**Instructions to follow**. Copy the RNA-editing text from "High levels of" to "the sequenced strains.", replacing "strains" with "breeds" throughout.

**Text block**.
——————————
High levels of RNA-editing site conservation amongst 15 laboratory mouse strains
1 Wellcome Trust Sanger Institute, Hinxton, Cambridge, CB10 1HH, UK
2 MRC Functional Genomics Unit, Department of Physiology, Anatomy and Genetics, University of Oxford, South Parks Road, Oxford, OX1 3QX, UK
3 The Wellcome Trust Centre for Human Genetics, Roosevelt Drive, Oxford OX3 7BN, UK
Genome Biology 2012, 13:r26 doi:10.1186/gb-2012-13-4-r26Published: 23 April 2012
Adenosine-to-inosine (A-to-I) editing is a site-selective post-transcriptional alteration of double-stranded RNA by ADAR deaminases that is crucial for homeostasis and development. Recently the Mouse Genomes Project generated genome sequences for 17 laboratory mouse strains and rich catalogues of variants. We also generated RNA-seq data from whole brain RNA from 15 of the sequenced strains.
——————————
Stored items
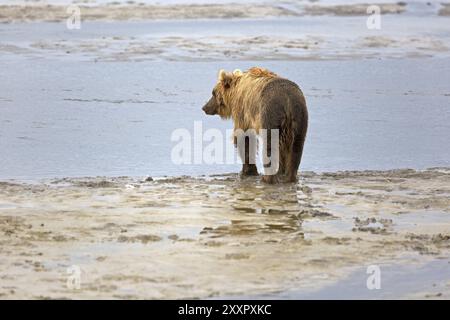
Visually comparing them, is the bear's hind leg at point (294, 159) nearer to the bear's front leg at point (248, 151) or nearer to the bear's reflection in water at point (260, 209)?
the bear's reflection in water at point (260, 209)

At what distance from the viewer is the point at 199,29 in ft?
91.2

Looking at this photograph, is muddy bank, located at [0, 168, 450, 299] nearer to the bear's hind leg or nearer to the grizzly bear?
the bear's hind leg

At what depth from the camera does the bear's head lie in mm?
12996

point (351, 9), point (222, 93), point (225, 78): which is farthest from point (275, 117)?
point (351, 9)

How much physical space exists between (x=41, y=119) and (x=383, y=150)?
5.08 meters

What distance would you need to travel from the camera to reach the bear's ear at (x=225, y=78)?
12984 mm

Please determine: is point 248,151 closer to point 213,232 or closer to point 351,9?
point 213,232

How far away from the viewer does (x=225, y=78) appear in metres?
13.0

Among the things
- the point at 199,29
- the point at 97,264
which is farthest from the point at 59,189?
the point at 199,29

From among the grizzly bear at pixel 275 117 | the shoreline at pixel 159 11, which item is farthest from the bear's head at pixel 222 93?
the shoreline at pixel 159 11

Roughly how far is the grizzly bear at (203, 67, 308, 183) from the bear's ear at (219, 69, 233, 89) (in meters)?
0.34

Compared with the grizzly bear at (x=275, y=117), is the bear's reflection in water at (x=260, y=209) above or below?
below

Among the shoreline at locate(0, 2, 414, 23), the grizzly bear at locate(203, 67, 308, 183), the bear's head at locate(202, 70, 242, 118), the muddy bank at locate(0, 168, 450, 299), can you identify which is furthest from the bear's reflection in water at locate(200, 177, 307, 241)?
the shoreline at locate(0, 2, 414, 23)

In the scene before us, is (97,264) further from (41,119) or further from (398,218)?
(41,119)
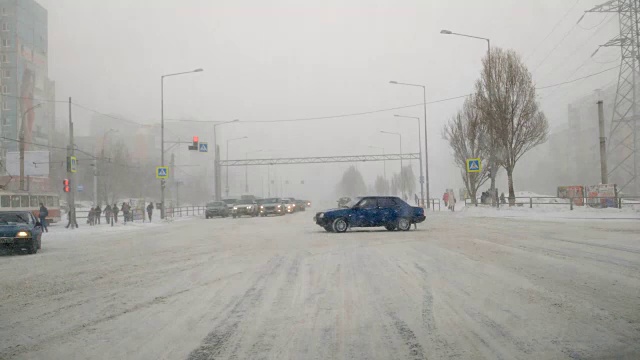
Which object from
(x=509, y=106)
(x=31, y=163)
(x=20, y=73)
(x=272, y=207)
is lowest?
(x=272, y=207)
——————————
**Exercise solution**.
High levels of RNA-editing site conservation amongst 15 laboratory mouse breeds
1 Wellcome Trust Sanger Institute, Hinxton, Cambridge, CB10 1HH, UK
2 MRC Functional Genomics Unit, Department of Physiology, Anatomy and Genetics, University of Oxford, South Parks Road, Oxford, OX1 3QX, UK
3 The Wellcome Trust Centre for Human Genetics, Roosevelt Drive, Oxford OX3 7BN, UK
Genome Biology 2012, 13:r26 doi:10.1186/gb-2012-13-4-r26Published: 23 April 2012
Adenosine-to-inosine (A-to-I) editing is a site-selective post-transcriptional alteration of double-stranded RNA by ADAR deaminases that is crucial for homeostasis and development. Recently the Mouse Genomes Project generated genome sequences for 17 laboratory mouse breeds and rich catalogues of variants. We also generated RNA-seq data from whole brain RNA from 15 of the sequenced breeds.